Two Phase Commit an old friend

Two-phase commit is the granddaddy of distributed system protocols. It’s widely used in traditional database clustering implementations. There’s a huge body of literature behind it, encompassing the algorithm itself and optimisations and heuristics that make it work well in practice.

In 2PC, multiple transactional resources can be updated atomically – either all participants have the new value or none do. Some common use cases:

In both of these cases, 2PC provides stricter guarantees than the looser consistency we get in widely used eventual consistency approaches, including writing to slave databases asynchronously and hoping for best (chance of lost messages), or committing your resources in some order and handling duplicates. These guarantees come at a price of overhead, of course.

How does it work?

The proposer of a new value asks all other participants to vote to commit, then announces the decision.

Often the proposer is a designated coordinator, and remains so for many transactions. (Think database clustering, where you have a single primary and many secondary replicas.) This is not required to be the case – multi-resource XA transaction management in principal allows any participant to propose a new value.

Steps

  1. A coordinator sends the new value to all participants who vote on whether to commit
  2. The coordinator waits for a yes/no vote from each
  3. Once it has received all votes, or after a timeout
    • it sends a commit command to each if yes was received from all participants
    • it sends a rollback if there was any no or timeout

Failure handling

Extending the basic algorithm

2PC is consistent and available in the presence of failed nodes, but cannot handle partitions in the network: partitions always mean that some nodes become stale. However there are heuristics allowing various degrees of tolerance. Handling can be added to allow the system to continue in the presence of a partition, in some cases.

An interesting examples arises in reducing the quorum of nodes required to commit a value. With a single master node, writes can be considered committed even when only a majority of nodes are available (nodes responding no still veto a transaction).

Here I’ll describe what Microsoft SQL Server does about this. This is based on experience with SQL Server in my last job, and I meant to publish this post a couple of years ago!

Progressive reduction of quorum

SQL Server Availability Groups (AG) implement this sort of explicit quorum management, where the new value is a transaction and there’s always a distinguished primary replica acting as the coordinator and some secondary replicas. The primary pushes new data out to each secondary replica using 2PC. Secondary replicas are available for read-only access by clients, giving good read availability. (I’ll only consider the synchronous replication model here; the asynchronous version allows consistency violations – you can lose data when the primary fails.)

The interesting feature which allows for some partition tolerance is management of the set of replicas required for a vote-to-commit. The system uses a combination of communication required for commit and extra periodic polling. If a replica fails and the primary notices either through timeout during a transaction commit or failure to respond to a periodic check, the bad node can be evicted from the quorum of nodes required for commit.
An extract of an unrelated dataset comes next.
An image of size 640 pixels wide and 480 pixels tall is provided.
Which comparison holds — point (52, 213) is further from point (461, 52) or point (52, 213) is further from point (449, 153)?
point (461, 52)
The system can continue to work with the smaller set of nodes. Indeed, any minority of replicas (not containing the current primary) can be removed in this way and, from the point of view of the primary, life goes on.

Progress from an external point of view does require some cooperation by clients, because any client connected solely to node on the other side of the partition to the primary will not be able to see new updates. A removed replica will know that it has been separated if it stops receiving the periodic communication, so can reject further communication with clients. If the client is able to connect to a replica in the same partition as the primary then the system is still available, from the clients point of view – this is the extent to which AGs are tolerant to partitions.
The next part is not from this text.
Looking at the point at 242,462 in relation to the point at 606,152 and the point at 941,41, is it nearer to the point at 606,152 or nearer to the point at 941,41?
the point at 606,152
As parts of the system fail, or become partitioned away from the primary, the rest can recalculate the required quorum. If two secondary replicas disappear from a cluster of five, the remaining three can agree that as they are the only ones left, a quorum of two of those is now sufficient to make progress. In general as long as only a minority of nodes fail between each such recalculation, the system can decrease to only two nodes. Noting that nodes in a minority partition will never become primary, we can gradually fail down to a single primary node, which still keeps running. This avoids the worst possible mode of failure, a split brain scenario in which two partitions each have a node that thinks it’s the leader, and writes are issued independently.

Failure of a master node

Failure of the primary in a system with a dedicated leader requires something else, such as a round of a consensus protocol to elect a new leader. Something like Paxos consensus can be used here in general to pick a new leader.

SQL Server clusters can be set with two SQL Server replicas plus a mutually accessible file share as the third “vote”. The two real replicas compete to acquire a lock on a file in the share, and the winner is the new leader. Once the leader is chosen, this cluster will tolerate failure of the file share, the secondary replica or both. Failure of the leader should cause the file share lock to be released, allowing the old secondary to take control. In general, once a new leader is chosen it can establish as large a quorum of nodes as possible from the accessible nodes.


SQL Server clustering and AGs are a centralised solution to extending 2PC to be tolerant to some degree to network partitions. In the presence of network partitions the system is only available to clients in the same partition as the leader. Strong consistency is maintained, and without partitions clients always see the latest state.